Open-source image
open-source
Hime logo

Table of content

General Structure

The Hime Parser Generator provides its own language for expressing context-free grammars. It is largely similar to the standard BNF form with some enhancements for the sake of expressivity.

// Single line comments begin with double slash
/*
* This is a multiline comment
*/
grammar MathExp
{
// The 'options' section in a grammar specifies various compilation options for the grammar.
// At the very least this section may be empty.
// For more information about this section, see: options reference
options
{
// The Axiom option specifies the top rule for the grammar.
Axiom = "exp";
// The Separator option specifies the separator terminal (usually white space).
Separator = "SEPARATOR";
}
// The 'terminals' section in a grammar specifies the lexical rules for terminals.
// This section is optional.
// For more information about this section, see: terminals reference
terminals
{
// This is a lexical rule that defines the WHITE_SPACE terminal.
// By convention, the name of terminals are generally UPPER_CASE.
// U+XXXX represent the code of Unicode character.
WHITE_SPACE -> U+0020 | U+0009 | U+000B | U+000C ;
// This lexical rules reuses the previous definition of WHITE_SPACE.
// Note that this rule defines the SEPARATOR terminal referred to in the Separator option above.
// A terminal must be defined here before being used.
SEPARATOR -> WHITE_SPACE+;
// This set of three lexical rules defines the NUMBER terminal.
// Their order of appearance is significant.
INTEGER -> [1-9] [0-9]* | '0' ;
// Now we can use INTEGER for the definition of REAL.
REAL -> INTEGER? '.' INTEGER (('e' | 'E') ('+' | '-')?

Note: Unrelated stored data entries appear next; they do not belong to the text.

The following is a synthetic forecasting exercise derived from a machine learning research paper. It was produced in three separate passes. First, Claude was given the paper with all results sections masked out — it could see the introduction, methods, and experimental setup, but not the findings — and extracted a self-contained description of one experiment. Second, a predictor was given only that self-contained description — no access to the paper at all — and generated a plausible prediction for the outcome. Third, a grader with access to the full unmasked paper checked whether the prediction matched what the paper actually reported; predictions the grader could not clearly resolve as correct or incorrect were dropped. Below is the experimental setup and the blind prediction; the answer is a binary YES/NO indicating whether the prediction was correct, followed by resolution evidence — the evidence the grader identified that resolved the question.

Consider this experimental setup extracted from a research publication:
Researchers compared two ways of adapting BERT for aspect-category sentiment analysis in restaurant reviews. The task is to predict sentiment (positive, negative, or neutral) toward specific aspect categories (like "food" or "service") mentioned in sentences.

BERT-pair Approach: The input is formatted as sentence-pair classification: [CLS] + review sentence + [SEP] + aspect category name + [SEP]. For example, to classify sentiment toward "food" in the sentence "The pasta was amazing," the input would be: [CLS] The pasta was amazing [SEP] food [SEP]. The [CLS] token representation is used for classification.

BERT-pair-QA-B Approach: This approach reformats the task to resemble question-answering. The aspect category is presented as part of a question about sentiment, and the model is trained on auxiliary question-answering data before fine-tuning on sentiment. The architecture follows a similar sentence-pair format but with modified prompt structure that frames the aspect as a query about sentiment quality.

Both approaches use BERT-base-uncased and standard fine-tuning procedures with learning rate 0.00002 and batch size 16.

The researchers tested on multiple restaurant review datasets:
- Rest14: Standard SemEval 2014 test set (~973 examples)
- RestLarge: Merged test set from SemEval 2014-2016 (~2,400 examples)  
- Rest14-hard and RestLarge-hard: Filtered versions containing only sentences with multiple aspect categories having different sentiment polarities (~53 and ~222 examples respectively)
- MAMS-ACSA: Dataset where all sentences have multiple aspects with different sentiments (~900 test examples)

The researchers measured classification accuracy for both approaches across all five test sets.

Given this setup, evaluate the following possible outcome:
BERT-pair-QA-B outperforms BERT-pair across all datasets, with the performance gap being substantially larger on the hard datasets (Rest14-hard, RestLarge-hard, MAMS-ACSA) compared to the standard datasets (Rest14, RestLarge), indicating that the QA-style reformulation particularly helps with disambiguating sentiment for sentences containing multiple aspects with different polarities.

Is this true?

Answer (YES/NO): NO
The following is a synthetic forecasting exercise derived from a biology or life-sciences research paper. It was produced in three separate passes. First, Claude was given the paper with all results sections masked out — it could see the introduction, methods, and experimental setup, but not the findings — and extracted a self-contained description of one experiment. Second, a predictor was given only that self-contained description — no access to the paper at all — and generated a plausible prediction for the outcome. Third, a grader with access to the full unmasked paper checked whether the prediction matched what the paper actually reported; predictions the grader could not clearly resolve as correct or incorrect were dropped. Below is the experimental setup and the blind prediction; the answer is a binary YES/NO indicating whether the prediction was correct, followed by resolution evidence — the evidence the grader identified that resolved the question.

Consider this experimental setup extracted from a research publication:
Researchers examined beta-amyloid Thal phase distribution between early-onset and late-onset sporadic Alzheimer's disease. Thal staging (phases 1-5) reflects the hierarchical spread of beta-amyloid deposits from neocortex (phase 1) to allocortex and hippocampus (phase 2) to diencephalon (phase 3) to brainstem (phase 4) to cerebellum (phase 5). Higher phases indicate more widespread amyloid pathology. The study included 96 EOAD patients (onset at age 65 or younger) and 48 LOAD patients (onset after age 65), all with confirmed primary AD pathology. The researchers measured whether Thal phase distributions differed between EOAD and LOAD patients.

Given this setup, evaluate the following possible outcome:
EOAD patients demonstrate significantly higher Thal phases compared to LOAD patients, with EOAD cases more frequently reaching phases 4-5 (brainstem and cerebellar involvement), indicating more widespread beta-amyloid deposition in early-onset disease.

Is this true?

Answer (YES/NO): YES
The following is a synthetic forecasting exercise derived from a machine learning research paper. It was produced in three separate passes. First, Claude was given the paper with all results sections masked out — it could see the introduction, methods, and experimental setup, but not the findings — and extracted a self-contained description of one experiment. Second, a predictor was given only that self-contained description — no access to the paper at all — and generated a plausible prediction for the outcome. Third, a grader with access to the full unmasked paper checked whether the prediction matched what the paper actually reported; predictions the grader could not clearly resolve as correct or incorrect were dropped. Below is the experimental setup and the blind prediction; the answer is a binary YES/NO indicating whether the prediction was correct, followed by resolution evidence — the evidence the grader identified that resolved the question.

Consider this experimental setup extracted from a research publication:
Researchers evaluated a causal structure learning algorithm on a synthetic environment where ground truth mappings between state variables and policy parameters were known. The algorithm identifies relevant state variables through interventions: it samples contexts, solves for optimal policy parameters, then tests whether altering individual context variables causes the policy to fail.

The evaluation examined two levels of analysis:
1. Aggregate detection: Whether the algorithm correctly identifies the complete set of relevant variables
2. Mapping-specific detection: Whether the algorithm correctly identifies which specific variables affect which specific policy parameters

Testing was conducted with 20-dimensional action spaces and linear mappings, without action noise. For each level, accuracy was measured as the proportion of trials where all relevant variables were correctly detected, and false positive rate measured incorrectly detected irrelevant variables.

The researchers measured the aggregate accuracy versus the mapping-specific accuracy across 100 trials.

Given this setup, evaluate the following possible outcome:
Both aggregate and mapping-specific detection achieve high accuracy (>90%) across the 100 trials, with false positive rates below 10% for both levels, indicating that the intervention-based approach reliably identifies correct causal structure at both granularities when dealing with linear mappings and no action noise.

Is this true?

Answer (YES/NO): NO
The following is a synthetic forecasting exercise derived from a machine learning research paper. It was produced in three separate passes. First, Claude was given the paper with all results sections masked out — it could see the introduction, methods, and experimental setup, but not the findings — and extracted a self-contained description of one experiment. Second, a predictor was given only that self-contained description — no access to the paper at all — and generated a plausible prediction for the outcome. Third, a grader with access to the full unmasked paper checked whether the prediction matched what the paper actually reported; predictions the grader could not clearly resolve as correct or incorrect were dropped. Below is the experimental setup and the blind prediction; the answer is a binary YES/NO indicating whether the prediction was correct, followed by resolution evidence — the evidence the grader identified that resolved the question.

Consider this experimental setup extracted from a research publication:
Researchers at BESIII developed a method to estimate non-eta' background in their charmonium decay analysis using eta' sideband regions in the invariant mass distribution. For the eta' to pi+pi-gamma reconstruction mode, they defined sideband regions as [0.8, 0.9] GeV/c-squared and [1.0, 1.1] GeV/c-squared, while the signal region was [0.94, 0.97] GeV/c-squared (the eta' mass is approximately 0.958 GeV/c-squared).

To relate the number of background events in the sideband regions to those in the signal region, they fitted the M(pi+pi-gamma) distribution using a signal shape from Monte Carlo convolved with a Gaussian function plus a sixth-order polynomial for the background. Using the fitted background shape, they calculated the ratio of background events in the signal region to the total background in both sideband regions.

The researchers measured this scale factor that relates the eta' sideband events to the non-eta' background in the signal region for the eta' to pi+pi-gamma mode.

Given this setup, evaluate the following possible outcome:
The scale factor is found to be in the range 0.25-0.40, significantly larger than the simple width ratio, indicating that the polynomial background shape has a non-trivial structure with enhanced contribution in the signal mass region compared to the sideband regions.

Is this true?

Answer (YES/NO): NO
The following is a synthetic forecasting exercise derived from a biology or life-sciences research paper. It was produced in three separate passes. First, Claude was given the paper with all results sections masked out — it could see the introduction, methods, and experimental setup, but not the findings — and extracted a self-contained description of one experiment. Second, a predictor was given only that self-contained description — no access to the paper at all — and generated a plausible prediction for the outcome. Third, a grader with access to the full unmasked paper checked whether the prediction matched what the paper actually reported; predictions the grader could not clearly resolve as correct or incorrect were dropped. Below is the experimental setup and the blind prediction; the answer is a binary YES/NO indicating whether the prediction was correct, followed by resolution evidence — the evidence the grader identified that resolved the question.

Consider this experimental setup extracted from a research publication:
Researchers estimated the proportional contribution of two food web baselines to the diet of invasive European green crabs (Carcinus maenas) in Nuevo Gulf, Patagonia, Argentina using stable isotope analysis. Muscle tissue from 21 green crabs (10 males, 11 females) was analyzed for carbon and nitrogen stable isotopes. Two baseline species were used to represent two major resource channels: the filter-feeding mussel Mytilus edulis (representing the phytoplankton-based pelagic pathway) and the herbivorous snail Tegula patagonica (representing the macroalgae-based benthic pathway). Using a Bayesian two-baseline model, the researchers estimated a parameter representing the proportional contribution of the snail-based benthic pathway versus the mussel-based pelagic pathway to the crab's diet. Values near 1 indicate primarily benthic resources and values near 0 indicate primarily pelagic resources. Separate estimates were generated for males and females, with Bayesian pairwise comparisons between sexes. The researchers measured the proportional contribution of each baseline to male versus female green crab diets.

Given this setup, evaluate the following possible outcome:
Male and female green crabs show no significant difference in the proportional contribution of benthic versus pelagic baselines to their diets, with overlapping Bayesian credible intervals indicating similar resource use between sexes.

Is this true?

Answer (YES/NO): YES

INTEGER)?
| INTEGER ('e' | 'E') ('+' | '-')? INTEGER ;
// Now we can use both INTEGER and REAL for the definition of NUMBER.
NUMBER -> INTEGER | REAL ;
}

// The 'rules' section in a grammar specifies the syntactic rules for variables.
// At the very least this section may be empty.
// For more information about this section, see: rules reference
rules
{
// This is a syntactic rule that defines the exp_atom variable.
// By convention, the name of variables are generally snake_case.
// Note that the rule's definition refers to the NUMBER terminal.
exp_atom -> NUMBER
| '(' exp ')' ;
// The order of the syntactic rules is not significant.
exp_factor -> exp_atom
| exp_factor '*' exp_atom
| exp_factor '/' exp_atom ;
exp_term -> exp_factor
| exp_term '+' exp_factor
| exp_term '-' exp_factor ;
exp -> exp_term ;
}
}